Maggie’s: Architecture that Cares
V&A Dundee | Dundee
Opening: 6 March 2026 – Closing: 1 November 2026
This free exhibition explores the design of Maggie’s cancer care centres across the UK, designed by globally recognised architects including Frank Gehry, Zaha Hadid, Richard Rogers, Norman Foster and Benedetta Tagliabue. The exhibition features newly commissioned film and interviews, personal objects, photography, sketches and architects’ models, and quiet reflective spaces. It tells the story of how Maggie Keswick Jencks and oncology nurse Laura Lee created a blueprint for cancer care spaces that put human connection and nature at their heart, with each centre designed around ‘the kitchen table’ philosophy to create a sense of home and community in Dundee.

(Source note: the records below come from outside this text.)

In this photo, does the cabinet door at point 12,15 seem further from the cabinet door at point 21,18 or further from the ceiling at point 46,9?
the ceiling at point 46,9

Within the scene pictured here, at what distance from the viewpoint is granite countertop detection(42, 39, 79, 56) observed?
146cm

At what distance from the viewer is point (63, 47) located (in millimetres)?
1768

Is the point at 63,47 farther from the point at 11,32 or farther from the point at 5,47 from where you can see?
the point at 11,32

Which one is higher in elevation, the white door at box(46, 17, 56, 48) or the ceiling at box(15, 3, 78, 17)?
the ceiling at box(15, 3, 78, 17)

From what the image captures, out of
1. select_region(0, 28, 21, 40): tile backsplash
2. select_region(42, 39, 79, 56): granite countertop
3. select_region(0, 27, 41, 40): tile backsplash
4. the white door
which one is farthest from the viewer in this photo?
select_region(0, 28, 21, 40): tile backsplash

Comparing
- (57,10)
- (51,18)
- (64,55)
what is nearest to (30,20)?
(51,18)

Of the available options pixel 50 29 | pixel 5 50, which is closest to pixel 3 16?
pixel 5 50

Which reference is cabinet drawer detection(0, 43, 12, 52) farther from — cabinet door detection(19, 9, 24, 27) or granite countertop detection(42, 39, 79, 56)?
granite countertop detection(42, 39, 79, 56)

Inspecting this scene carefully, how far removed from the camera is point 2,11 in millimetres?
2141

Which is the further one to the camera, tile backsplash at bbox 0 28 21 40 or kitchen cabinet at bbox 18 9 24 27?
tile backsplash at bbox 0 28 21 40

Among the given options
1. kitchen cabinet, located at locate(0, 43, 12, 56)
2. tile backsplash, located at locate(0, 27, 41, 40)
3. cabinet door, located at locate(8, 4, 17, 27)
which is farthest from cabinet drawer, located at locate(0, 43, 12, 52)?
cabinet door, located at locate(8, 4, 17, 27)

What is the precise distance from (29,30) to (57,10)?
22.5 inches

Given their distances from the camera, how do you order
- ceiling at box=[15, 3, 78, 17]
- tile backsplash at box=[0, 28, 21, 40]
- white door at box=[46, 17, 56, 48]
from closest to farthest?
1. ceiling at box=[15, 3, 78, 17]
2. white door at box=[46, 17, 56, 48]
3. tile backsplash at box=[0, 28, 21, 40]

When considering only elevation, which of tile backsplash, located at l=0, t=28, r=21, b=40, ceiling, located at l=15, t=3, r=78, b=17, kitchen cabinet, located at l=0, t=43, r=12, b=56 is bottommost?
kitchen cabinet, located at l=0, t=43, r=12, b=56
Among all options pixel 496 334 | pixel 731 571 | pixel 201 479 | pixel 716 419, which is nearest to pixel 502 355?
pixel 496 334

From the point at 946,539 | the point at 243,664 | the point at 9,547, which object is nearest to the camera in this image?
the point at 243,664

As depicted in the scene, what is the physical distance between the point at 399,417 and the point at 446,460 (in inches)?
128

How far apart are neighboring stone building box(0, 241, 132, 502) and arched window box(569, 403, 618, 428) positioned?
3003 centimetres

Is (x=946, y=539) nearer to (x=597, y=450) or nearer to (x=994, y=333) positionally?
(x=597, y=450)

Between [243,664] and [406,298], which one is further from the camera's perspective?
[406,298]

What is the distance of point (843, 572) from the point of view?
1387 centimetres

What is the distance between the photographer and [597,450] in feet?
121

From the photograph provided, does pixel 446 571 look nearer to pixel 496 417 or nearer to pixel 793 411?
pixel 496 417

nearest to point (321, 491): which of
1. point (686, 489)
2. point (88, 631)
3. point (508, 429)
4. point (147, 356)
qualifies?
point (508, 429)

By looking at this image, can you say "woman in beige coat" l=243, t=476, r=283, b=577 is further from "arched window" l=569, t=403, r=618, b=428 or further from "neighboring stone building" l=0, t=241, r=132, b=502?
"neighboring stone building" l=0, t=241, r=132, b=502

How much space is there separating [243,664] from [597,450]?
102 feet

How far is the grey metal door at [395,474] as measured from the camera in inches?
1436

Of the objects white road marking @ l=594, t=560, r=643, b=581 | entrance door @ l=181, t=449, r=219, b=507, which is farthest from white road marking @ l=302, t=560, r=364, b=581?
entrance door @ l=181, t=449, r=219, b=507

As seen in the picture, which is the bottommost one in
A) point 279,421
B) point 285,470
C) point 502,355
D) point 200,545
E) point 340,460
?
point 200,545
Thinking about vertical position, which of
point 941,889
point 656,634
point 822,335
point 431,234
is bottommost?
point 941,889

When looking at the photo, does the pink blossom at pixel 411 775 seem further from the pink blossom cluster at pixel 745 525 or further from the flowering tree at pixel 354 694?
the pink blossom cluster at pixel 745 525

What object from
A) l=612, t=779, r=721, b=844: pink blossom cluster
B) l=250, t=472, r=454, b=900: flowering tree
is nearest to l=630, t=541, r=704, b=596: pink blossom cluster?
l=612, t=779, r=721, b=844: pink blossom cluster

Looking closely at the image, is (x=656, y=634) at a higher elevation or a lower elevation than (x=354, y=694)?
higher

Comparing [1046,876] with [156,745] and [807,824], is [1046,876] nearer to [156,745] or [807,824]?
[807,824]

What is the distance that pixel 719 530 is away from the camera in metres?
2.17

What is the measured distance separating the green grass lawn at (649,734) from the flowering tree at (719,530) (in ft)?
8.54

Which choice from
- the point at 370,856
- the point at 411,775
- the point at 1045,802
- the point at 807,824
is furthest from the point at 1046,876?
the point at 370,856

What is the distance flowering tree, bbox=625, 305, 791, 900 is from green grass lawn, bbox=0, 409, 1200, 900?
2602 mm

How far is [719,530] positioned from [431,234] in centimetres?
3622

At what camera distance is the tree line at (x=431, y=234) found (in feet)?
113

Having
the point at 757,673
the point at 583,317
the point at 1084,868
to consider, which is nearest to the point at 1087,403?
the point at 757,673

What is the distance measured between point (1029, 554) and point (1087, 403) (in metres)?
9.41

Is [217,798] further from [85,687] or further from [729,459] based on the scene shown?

Beneath the Great Wave: Hokusai, Hiroshige, and ukiyo-e print
The Whitworth, The University of Manchester | Manchester
Opening: 14 March 2026 – Closing: 16 November 2026
The Whitworth’s first exhibition dedicated to Japanese prints in over 100 years presents iconic artworks by Katsushika Hokusai (1760–1849) and Utagawa Hiroshige (1797–1858) to explore the evolution of traditional ukiyo-e woodblock prints and paintings. The exhibition showcases rarely seen prints from the Whitworth collection alongside institutional and private collection loans. ‘Pictures of a Floating World’ ukiyo-e prints were popularised during the Edo period (1615–1868) and reveal Tokyo’s emergence as a city at the cusp of the modern age.

Funding

The Cold War Network has received £19,604 from the National Lottery Community Fund to expand National Cold War Heritage Week. The funding will support the creation of a Cold War Engagement Resource Pack and free training webinars for its more than 650 members, from military museums and historic airfields to independently run bunkers and archive collections, as well as major Cold War heritage sites managed by The National Trust and English Heritage.

Newcastle’s Discovery Museum has been awarded £193,000 by the National Lottery Heritage Fund to develop a new flexible space for high-profile temporary exhibitions. The new space will replace the Working Lives gallery and the first exhibition is planned for summer 2026.